Philly’s urban gardeners look to harvest City Hall’s support

Decades-old community gardens facing eviction. Residents fined by law enforcement for raising chickens in their backyard. Neighborhoods where the only food for sale is junk at a corner poppy shop.

These and many other similar stories were shared at City Council Wednesday by a diverse group of more than 100 farmers, gardeners, and fresh food advocates testifying about the importance of urban agriculture or “urban ag.”

Their message was simple: help us.

One garden in jeopardy is La Finquita, a South Kensington mainstay near 5th and Master streets that is currently tied up in court after a landlord suddenly appeared to claim ownership of the land the garden sits on, which has been vacant for decades.

“La Finquita is one of many stories where gardens are at risk,” said Amy Laura Cahn, a Public Interest Law Center attorney representing the garden in the lawsuit. “That is our biggest struggle. We have upward of 470 community gardens in Philadelphia. The majority of them are land insecure. … We should have a way to preserve spaces before they’re at risk.”

La Finquita’s court fight is pending, but other gardens are in similar situations.

Jamillah Meekins testified that she works at a garden in Brewerytown/Sharswood that her family has tended since the 1940s. One of their lots was just put up at a sheriff’s sale, she said, after a private owner suddenly emerged.

Cahn said it is wrong for people who have been tending land for decades to get suddenly booted by owners who may have abandoned property only to turn up decades later as real estate prices escalate.

“La Finquita is classic in another way, in that it came up in the late 80s when the city was encouraging people to grow on vacant land and abandoned land,” Cahn said. “They got both support from city and nonprofits to be where they were and they stayed where they were. And yet there has never been a pathway to make spaces like that permanent.”

Among the most aggrieved at the hearing were local chicken farmers, who are essentially outlaws due to a 2004 law that makes keeping chickens in Philadelphia illegal.

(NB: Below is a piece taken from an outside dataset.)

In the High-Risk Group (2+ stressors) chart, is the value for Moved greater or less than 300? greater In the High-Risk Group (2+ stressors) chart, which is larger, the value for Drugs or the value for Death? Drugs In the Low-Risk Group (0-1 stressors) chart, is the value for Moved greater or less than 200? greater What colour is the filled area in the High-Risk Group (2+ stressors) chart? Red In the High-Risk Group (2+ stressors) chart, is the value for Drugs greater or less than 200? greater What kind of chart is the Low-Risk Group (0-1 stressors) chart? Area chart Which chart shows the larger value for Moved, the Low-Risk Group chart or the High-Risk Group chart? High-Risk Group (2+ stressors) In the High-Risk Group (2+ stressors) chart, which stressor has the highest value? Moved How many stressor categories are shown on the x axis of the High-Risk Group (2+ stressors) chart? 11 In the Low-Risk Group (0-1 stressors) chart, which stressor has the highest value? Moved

“Most people support it,” said Maureen Breen, head of the Philadelphia Backyard Chickens group, at the hearing. “We’re really talking about personal liberty and the right to have something in your backyard.”

One woman who testified at the hearing recently got hit with thousands of dollars in fines by the city for a few chickens in her backyard. A judge tossed the fines in court, but many chicken owners fear similar fines.

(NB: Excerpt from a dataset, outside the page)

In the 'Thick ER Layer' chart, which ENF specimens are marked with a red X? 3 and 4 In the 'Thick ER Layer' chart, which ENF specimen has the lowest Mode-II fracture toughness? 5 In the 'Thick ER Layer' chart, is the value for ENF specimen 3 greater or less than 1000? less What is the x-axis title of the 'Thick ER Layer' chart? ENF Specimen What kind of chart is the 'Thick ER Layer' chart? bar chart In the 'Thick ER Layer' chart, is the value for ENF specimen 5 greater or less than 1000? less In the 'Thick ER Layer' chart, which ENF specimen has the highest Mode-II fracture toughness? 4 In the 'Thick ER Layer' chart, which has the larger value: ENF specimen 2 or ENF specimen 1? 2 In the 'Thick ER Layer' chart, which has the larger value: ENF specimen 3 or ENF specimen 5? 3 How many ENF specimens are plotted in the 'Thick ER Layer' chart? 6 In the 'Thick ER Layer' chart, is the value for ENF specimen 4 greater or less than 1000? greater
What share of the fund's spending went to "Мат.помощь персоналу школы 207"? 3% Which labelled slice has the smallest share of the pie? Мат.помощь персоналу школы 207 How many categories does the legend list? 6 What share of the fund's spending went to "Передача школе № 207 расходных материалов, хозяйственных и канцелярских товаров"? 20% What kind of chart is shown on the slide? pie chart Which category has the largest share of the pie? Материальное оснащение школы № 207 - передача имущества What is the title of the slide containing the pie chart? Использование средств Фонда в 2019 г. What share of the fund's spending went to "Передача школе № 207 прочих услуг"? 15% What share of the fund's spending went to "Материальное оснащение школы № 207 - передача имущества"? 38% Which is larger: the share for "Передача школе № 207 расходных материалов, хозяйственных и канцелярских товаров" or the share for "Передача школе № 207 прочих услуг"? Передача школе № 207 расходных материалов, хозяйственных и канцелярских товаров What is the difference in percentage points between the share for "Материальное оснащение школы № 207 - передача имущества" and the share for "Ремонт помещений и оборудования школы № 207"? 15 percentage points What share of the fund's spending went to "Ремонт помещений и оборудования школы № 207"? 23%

Besides erasing blight, community farms and gardens help bring fresh foods to neighborhoods with few options.

“In our neighborhood, there’s a lack of access to farm fresh food,” testified high school student Maurice Carter, of West Philly. “There’s just a poppy store. What we get there is all unhealthy junk food, cakes, sodas.”

City Councilman Al Taubenberger called the hearing under a resolution to explore supporting urban agriculture around Philadelphia, and said it remains to be seen if any new legislation will arise from the hearing. More hearings will be scheduled to explore the possibilities of vertical or controlled-environment farming.

“This was to help the hobbyist, the nonprofits, those who are bringing neighborhoods together,” he said. “It is also to continue the heritage of Philadelphia as being an epicenter of agriculture, which has long been forgotten.”

But some of the positive effects of urban farming and gardening surprised him. One woman told him she keeps a garden in Kensington to try to deter criminal activity.

“That is news to me,” Taubenberger said, “but I get it.”